### AIM:
Present the stretch of the records below, from the line containing "Considering the objects" through the end of the records, as a numbered list that leaves out blank lines.
:: INPUT DATA ::
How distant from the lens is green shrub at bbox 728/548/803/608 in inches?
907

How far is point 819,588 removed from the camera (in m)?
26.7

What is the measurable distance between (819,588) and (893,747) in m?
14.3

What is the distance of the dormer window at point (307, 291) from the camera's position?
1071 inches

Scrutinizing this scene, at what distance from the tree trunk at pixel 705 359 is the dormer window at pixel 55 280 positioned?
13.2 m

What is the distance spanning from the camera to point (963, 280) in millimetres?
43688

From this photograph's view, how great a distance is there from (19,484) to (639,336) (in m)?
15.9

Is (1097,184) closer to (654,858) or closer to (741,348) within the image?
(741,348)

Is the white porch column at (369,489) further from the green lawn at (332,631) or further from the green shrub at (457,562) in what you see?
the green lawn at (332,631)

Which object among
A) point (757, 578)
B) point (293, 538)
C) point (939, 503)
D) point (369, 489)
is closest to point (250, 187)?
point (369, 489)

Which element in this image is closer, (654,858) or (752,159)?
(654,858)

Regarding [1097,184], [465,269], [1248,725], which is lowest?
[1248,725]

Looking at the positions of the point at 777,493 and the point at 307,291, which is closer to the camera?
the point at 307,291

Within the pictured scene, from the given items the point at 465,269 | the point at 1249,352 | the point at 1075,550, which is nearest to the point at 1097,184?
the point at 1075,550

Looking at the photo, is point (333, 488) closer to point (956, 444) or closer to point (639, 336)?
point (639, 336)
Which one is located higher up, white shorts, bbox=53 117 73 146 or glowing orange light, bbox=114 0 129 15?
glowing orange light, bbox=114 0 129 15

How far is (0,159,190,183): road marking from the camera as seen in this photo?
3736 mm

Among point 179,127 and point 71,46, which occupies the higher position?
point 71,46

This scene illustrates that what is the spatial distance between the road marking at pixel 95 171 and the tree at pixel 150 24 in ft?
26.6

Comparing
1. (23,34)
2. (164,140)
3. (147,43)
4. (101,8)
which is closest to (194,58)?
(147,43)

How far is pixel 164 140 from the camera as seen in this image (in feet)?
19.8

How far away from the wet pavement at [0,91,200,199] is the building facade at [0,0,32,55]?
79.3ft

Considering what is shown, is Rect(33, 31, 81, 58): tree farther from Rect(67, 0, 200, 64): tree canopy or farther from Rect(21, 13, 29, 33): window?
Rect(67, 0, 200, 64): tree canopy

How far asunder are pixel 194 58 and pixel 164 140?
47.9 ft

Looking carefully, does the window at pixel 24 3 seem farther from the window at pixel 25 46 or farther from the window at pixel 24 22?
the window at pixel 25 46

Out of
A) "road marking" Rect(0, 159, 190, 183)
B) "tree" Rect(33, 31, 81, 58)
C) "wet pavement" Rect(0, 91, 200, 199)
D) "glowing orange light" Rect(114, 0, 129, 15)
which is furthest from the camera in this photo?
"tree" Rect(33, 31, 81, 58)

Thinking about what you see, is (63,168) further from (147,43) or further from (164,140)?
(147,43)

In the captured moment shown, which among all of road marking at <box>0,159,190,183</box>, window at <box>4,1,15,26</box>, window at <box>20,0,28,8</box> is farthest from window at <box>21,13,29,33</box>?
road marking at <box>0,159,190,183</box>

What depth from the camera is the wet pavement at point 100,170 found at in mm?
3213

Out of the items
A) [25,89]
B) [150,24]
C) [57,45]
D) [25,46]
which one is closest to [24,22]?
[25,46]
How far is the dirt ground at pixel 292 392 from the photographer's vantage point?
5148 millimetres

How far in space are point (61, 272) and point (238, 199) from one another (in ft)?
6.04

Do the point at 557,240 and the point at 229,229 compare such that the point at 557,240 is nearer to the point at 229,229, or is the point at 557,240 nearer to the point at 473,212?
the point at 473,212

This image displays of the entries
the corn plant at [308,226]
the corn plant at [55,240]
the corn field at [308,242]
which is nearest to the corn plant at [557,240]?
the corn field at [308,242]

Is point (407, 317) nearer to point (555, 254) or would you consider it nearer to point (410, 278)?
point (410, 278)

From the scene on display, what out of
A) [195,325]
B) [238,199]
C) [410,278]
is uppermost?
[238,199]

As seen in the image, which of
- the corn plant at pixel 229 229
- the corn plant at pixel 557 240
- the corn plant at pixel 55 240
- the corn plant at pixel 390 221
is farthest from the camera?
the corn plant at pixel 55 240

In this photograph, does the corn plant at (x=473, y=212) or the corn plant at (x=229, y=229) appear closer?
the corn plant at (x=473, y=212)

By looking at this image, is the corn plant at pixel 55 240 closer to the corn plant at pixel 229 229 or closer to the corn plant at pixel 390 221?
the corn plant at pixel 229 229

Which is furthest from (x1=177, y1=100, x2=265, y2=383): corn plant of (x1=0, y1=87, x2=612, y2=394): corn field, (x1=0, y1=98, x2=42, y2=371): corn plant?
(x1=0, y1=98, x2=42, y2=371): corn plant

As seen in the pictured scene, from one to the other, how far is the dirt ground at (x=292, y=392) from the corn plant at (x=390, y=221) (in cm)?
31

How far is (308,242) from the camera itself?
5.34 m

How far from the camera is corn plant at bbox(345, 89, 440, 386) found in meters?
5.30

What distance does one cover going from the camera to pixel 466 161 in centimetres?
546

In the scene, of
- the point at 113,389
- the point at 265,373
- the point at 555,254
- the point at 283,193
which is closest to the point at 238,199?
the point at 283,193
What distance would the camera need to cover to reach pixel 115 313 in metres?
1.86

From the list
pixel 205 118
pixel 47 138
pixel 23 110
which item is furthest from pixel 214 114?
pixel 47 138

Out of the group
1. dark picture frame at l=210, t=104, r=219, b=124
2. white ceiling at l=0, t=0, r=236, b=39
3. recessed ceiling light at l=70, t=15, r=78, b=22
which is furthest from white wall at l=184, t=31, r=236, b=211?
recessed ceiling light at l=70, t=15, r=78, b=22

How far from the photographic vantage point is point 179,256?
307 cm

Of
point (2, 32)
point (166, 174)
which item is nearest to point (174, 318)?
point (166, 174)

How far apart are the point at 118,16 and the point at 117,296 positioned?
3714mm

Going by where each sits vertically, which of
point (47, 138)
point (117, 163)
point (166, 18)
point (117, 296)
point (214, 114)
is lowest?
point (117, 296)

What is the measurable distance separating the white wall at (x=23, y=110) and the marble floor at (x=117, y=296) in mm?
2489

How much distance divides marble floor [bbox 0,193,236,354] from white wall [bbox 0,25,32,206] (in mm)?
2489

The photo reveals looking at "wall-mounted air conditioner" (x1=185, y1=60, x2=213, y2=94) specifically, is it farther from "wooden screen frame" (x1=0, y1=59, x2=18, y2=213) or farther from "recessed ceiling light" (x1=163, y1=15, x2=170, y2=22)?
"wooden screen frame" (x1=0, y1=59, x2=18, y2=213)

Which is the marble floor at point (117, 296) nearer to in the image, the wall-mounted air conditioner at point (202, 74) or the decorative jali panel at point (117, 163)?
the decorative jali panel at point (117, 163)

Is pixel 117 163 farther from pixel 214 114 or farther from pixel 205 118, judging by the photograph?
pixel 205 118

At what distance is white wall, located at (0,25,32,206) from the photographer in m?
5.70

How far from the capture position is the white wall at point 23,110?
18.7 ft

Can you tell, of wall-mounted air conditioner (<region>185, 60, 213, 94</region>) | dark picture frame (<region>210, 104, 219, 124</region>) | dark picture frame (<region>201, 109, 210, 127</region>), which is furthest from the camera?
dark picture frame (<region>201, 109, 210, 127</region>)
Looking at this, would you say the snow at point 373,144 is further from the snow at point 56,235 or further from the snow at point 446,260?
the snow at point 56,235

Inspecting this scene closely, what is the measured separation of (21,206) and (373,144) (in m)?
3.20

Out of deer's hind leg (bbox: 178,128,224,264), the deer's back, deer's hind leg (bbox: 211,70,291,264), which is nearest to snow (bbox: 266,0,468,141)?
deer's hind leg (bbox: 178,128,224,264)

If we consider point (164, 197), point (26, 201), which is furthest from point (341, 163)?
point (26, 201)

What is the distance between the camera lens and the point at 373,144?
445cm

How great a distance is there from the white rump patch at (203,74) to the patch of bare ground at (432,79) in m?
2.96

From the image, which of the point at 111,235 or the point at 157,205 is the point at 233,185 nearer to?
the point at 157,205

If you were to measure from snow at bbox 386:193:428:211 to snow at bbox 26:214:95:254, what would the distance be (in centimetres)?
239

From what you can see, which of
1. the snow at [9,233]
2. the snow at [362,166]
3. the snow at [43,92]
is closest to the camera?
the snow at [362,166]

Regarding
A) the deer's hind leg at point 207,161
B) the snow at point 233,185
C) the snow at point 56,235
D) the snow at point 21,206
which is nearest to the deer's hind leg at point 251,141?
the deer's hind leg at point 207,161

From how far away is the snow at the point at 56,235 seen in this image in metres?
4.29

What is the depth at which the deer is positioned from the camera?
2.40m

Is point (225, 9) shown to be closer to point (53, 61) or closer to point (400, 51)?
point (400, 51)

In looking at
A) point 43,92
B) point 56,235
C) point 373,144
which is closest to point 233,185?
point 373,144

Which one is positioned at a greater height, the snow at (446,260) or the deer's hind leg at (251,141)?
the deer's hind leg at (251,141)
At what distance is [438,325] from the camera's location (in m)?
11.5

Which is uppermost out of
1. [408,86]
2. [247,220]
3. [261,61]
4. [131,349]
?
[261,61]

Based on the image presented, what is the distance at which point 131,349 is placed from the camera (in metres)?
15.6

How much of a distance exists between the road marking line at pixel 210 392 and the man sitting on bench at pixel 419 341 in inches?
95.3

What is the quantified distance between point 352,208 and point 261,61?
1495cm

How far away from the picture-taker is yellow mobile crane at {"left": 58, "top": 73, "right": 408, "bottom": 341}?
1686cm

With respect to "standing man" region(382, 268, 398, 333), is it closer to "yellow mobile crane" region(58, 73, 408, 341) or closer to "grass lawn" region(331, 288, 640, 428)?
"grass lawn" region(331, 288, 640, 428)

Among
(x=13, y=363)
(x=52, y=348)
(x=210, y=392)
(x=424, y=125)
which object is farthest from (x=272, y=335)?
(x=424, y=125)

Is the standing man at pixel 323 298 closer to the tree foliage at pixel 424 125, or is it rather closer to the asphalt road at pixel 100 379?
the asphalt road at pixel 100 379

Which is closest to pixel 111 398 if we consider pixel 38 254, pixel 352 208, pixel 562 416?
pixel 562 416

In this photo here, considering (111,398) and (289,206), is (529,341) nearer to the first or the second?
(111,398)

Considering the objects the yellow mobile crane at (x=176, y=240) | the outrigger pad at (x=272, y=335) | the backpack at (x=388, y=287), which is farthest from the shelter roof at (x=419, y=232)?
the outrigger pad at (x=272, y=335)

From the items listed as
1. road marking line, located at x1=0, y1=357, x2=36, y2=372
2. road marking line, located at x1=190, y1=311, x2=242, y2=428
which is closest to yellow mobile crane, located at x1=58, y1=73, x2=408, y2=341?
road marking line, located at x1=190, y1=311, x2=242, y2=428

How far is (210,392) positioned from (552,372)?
:::
### TASK ANSWER:
1. Considering the objects the yellow mobile crane at (x=176, y=240) | the outrigger pad at (x=272, y=335) | the backpack at (x=388, y=287), which is farthest from the shelter roof at (x=419, y=232)?
2. the outrigger pad at (x=272, y=335)
3. From the items listed as
4. 1. road marking line, located at x1=0, y1=357, x2=36, y2=372
5. 2. road marking line, located at x1=190, y1=311, x2=242, y2=428
6. which is closest to yellow mobile crane, located at x1=58, y1=73, x2=408, y2=341?
7. road marking line, located at x1=190, y1=311, x2=242, y2=428
8. How far is (210,392) positioned from (552,372)?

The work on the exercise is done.